Mit voller Hoffnung startete die MSG Groß-Bieberau/ Modau in das Derby gegen die HSG Nieder-Roden. Auf MSG-Seite hatte man sich trotz der angespannten Personalsituation (es fehlten Michael Malik, Till Buschmann, Maik Lebherz, Alexander Rohaly) einiges vorgenommen. Der klare Erfolg beim Northeimer HC sollte den Spielern von Ralf Ludwig Sicherheit gegeben haben, denn der Auftritt dort brachte auch ein wenig Ruhe in die schwierige Tabellensituation. Da die Baggerseepiraten aus Nieder-Roden auch nicht unbedingt super in das neue Handballjahr gestartet waren, schien das Derby recht offen.

 

 

Kaum eine Minute gespielt, schon gab es die rote Karte für Tim Plattner von der MSG Groß-Bieberau/ Modau. Das Derby hatte nun bereits Fahrt aufgenommen.

Nach einem Paukenschlag in der ersten Spielminute wusste auch der letzte der 700 Zuschauer dass heute ein energiegeladenes Derby auf dem Plan stand. Mit seiner ersten Aktion erhielt Tim Plattner von der MSG die rote Karte, hart in der Konsequenz der beiden Schiedsrichter. Die MSG zeigte sich kämpferisch optimal eingestellt, spielerisch konnten beide Teams kaum glänzen, denn die Abwehrreihen zeigten sich auf Augenhöhe. Und hart wurde gespielt, keiner wollte zurückstecken. Die Gastgeber befreiten sich als erste aus der Umklammerung des Abwehrbollwerks Nieder-Rodens und gingen sogar deutlich in Führung. Mit sechs Treffern führten die Männer von Ralf Ludwig und ganz besonders Nicolai Winn glänzte mit drei Treffern in Folge. Die Schiedsrichter blieben zunächst ihrer Linie treu, viele Unterbrechungen prägten die Partie. Zur Halbzeit führte die MSG mit 14:10.

Das es eng werden würde, merkte die Zuschauer bereits nach fünf Minuten in der zweiten Hälfte. Da hatten sich die Hauptmann-Schützlinge wieder zurück ins Spiel gebracht und bis auf einen Treffer verkürzt. Nun ging es hin und her.
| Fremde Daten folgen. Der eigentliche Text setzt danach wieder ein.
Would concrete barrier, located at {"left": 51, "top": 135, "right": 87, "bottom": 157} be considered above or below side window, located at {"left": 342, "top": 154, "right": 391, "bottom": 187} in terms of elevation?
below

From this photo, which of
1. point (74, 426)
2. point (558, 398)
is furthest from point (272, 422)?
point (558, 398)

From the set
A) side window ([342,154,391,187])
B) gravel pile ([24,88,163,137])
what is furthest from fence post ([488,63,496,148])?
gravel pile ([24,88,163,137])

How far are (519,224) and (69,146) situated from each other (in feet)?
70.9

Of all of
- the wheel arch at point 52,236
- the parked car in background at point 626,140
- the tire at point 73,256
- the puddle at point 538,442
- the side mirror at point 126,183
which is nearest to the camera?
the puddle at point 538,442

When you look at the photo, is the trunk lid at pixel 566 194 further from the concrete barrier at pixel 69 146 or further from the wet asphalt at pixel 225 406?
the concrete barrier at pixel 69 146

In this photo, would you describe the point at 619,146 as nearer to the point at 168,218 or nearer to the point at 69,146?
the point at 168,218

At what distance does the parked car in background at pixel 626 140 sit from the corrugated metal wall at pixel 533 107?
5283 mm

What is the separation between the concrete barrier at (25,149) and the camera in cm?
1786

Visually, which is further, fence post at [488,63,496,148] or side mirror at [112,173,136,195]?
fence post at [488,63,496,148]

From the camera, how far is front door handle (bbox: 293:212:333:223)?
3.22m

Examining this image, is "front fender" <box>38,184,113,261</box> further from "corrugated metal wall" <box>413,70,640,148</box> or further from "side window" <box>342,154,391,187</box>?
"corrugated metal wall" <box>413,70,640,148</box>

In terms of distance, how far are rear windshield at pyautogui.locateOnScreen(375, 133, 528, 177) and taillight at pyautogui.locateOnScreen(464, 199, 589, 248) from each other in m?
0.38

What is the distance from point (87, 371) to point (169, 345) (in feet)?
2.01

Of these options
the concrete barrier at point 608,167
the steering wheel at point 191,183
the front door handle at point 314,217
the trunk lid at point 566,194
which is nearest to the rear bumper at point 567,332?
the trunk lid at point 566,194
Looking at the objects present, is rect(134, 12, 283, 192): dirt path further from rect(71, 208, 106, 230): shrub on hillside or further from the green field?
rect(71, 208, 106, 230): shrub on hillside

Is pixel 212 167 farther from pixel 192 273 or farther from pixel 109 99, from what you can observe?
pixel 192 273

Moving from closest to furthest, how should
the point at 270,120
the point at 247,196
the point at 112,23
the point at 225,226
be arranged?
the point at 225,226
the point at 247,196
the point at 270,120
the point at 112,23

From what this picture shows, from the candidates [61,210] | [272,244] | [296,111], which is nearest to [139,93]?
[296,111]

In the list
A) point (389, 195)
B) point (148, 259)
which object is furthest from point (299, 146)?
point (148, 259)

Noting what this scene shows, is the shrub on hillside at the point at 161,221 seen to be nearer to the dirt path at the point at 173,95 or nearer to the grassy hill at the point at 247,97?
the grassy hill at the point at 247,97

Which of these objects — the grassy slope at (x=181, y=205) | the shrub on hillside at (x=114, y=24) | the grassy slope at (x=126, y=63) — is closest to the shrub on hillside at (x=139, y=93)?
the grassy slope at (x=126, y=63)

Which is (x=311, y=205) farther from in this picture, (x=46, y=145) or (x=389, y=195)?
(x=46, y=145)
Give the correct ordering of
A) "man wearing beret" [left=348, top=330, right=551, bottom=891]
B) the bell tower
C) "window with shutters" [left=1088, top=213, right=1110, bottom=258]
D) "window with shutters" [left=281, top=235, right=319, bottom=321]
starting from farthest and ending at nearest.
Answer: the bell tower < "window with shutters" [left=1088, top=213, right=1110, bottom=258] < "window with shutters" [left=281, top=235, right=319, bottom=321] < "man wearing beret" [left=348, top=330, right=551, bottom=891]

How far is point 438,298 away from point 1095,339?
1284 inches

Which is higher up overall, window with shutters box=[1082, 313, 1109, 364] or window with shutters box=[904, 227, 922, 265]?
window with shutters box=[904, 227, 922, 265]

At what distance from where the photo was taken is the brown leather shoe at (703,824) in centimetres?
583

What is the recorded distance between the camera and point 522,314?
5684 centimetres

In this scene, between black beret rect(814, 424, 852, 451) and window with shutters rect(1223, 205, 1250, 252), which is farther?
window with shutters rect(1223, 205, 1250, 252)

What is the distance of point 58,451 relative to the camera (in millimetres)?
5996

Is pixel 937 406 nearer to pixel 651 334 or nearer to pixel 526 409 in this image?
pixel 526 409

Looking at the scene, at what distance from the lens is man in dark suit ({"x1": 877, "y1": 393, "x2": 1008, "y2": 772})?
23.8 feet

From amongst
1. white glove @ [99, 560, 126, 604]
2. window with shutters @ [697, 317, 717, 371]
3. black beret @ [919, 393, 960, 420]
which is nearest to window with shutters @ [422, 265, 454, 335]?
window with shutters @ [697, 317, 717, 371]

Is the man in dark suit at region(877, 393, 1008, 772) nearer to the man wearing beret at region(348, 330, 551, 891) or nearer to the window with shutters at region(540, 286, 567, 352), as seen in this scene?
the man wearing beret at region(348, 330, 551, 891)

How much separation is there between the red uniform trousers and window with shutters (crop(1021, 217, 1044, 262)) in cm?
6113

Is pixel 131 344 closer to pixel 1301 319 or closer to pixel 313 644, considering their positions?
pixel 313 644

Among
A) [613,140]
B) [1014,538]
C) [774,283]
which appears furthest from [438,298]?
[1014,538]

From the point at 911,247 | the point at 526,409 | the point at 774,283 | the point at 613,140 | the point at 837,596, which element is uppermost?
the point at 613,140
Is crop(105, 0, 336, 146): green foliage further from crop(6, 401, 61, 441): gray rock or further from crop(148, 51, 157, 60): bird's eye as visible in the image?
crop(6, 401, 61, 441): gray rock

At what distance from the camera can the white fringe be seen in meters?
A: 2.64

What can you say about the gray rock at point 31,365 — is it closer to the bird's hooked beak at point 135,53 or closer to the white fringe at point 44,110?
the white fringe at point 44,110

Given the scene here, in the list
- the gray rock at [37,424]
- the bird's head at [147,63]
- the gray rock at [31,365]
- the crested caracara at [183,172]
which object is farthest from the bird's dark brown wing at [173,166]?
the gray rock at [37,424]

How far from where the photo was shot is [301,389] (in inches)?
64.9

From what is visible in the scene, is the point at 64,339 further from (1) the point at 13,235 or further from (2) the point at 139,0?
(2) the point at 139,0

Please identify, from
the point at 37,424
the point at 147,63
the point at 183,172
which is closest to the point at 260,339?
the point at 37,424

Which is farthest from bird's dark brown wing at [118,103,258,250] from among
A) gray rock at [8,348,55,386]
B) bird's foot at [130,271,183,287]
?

Die Trainer beider Mannschaften hatten ebenso wie die Physiotherapeuten Hochkonjunktur.  Kein Team erarbeitete sich riesige Vorteile, bei Nieder-Roden zeigte sich nun sogar Kai Feldmann sehr gut positioniert. Die MSG lag ständig mit einem Treffer in Führung, doch konnten sich die Spieler von Ralf Ludwig einfach nicht absetzen. Spannend verlief die Partie, hart umkämpft, manchmal vielleicht die Grenzen ein wenig überschreitend, aber immer noch im Stile eines Rassederbys. Zwölf Minuten vor Schluss schien sich die Partie zu drehen. Die MSG haderte mit einigen Schiedsrichterentscheidungen, Nieder-Roden führte plötzlich und die Anhänger der MSG befürchteten, das sich die Heimmannschaft wie so oft in dieser Saison für die Leistung nicht belohnte. Plötzlich führten die Gäste deren mitgereister Anhang sich euphorisch mitreißen ließ. Doch das Kämpferherz der MSG war an diesem Spieltag unerschütterlich. Bis zur letzten Sekunde blieb es spannend. Steve Baumgärtel traf, doch Alexander Weber glich aus. Benedikt Seeger schloss den vorletzten Angriff mit dem 27:26 ab. Die Gäste kamen nochmals in Ballbesitz, brachten mit Michael Weidinger einen siebten Feldspieler. Das zahlte sich aus, Alexander Weber erzielte sieben Sekunden vor Schluss den Ausgleich zum 27:27. Übrigens erhielt Kai Feldmann in der 57. Spielminute die rote Karte. Die Zuschauer die heute gekommen waren, sahen eine packende Partie die Lust auf mehr machte. Das nächste Derby findet übrigens am 21. Februar in Darmstadt gegen Groß-Umstadt statt. Und da haben wir sicher noch eine Menge gut zumachen.  (pfl)

 

Mannschaftsaufstellungen:

MSG Groß-Bieberau/ Modau: Podsendek, Müller, Göbel 1, Büttner, Seeger 7, Baumgärtel 3, Plattner, Winn 3, Jost, Lorenz 2, Weber 5/4, Arnold 3, Döll 3.

Trainer: Ralf Ludwig

HSG Nieder-Roden: Hoppenstaedt, Rhein, Weber 4, Henkel 2, Schmid 3, Zutic 1 Feldmann 6, Erk, Kohlstrung, Stenger, Heß, Weidinger 5, Kaiser 5/3, Keller 1.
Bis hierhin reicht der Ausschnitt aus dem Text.